→ **Task to complete**: Update the entries below by changing each "instance_id" to "mask_id" and keeping every other character the same.

[Dataset rows]
▶

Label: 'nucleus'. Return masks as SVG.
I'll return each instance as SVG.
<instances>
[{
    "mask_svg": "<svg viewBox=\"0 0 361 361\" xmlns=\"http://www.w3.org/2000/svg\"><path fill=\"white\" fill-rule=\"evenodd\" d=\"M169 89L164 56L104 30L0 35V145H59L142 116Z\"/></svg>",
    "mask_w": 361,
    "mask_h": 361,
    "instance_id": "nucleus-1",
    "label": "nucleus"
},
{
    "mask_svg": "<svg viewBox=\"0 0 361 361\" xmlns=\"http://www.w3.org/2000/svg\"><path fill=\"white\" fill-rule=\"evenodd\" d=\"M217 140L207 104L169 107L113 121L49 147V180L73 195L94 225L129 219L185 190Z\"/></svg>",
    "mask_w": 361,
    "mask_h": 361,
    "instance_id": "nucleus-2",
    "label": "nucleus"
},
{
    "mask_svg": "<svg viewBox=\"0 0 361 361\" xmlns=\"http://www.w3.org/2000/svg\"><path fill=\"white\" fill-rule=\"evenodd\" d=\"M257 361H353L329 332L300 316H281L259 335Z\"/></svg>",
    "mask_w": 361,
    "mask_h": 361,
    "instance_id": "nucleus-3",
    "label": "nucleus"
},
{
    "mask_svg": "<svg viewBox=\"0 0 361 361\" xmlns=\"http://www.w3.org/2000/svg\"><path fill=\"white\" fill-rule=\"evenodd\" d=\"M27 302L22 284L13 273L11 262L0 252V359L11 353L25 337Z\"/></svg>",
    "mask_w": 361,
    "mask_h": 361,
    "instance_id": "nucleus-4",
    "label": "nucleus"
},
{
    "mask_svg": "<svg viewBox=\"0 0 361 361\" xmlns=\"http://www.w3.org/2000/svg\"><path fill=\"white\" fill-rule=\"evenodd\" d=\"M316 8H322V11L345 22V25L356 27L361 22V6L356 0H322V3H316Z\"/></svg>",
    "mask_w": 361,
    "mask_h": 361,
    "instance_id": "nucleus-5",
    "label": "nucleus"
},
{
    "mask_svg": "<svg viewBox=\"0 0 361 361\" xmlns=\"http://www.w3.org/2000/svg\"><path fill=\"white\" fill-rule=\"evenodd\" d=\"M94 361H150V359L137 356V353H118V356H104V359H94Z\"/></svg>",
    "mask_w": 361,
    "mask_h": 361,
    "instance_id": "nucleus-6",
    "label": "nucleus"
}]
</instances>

◀

→ **Written answer**:
Label: 'nucleus'. Return masks as SVG.
I'll return each instance as SVG.
<instances>
[{
    "mask_svg": "<svg viewBox=\"0 0 361 361\" xmlns=\"http://www.w3.org/2000/svg\"><path fill=\"white\" fill-rule=\"evenodd\" d=\"M169 89L164 56L104 30L0 35V145H59L142 116Z\"/></svg>",
    "mask_w": 361,
    "mask_h": 361,
    "mask_id": "nucleus-1",
    "label": "nucleus"
},
{
    "mask_svg": "<svg viewBox=\"0 0 361 361\" xmlns=\"http://www.w3.org/2000/svg\"><path fill=\"white\" fill-rule=\"evenodd\" d=\"M217 140L207 104L169 107L113 121L49 147V180L73 195L94 225L129 219L185 190Z\"/></svg>",
    "mask_w": 361,
    "mask_h": 361,
    "mask_id": "nucleus-2",
    "label": "nucleus"
},
{
    "mask_svg": "<svg viewBox=\"0 0 361 361\" xmlns=\"http://www.w3.org/2000/svg\"><path fill=\"white\" fill-rule=\"evenodd\" d=\"M257 361H353L329 332L300 316H281L259 335Z\"/></svg>",
    "mask_w": 361,
    "mask_h": 361,
    "mask_id": "nucleus-3",
    "label": "nucleus"
},
{
    "mask_svg": "<svg viewBox=\"0 0 361 361\" xmlns=\"http://www.w3.org/2000/svg\"><path fill=\"white\" fill-rule=\"evenodd\" d=\"M27 302L22 284L13 273L11 262L0 252V359L11 353L25 337Z\"/></svg>",
    "mask_w": 361,
    "mask_h": 361,
    "mask_id": "nucleus-4",
    "label": "nucleus"
},
{
    "mask_svg": "<svg viewBox=\"0 0 361 361\" xmlns=\"http://www.w3.org/2000/svg\"><path fill=\"white\" fill-rule=\"evenodd\" d=\"M316 8H322V11L345 22V25L356 27L361 22V6L356 0H322V3H316Z\"/></svg>",
    "mask_w": 361,
    "mask_h": 361,
    "mask_id": "nucleus-5",
    "label": "nucleus"
},
{
    "mask_svg": "<svg viewBox=\"0 0 361 361\" xmlns=\"http://www.w3.org/2000/svg\"><path fill=\"white\" fill-rule=\"evenodd\" d=\"M94 361H150V359L137 356V353H118V356H104V359H94Z\"/></svg>",
    "mask_w": 361,
    "mask_h": 361,
    "mask_id": "nucleus-6",
    "label": "nucleus"
}]
</instances>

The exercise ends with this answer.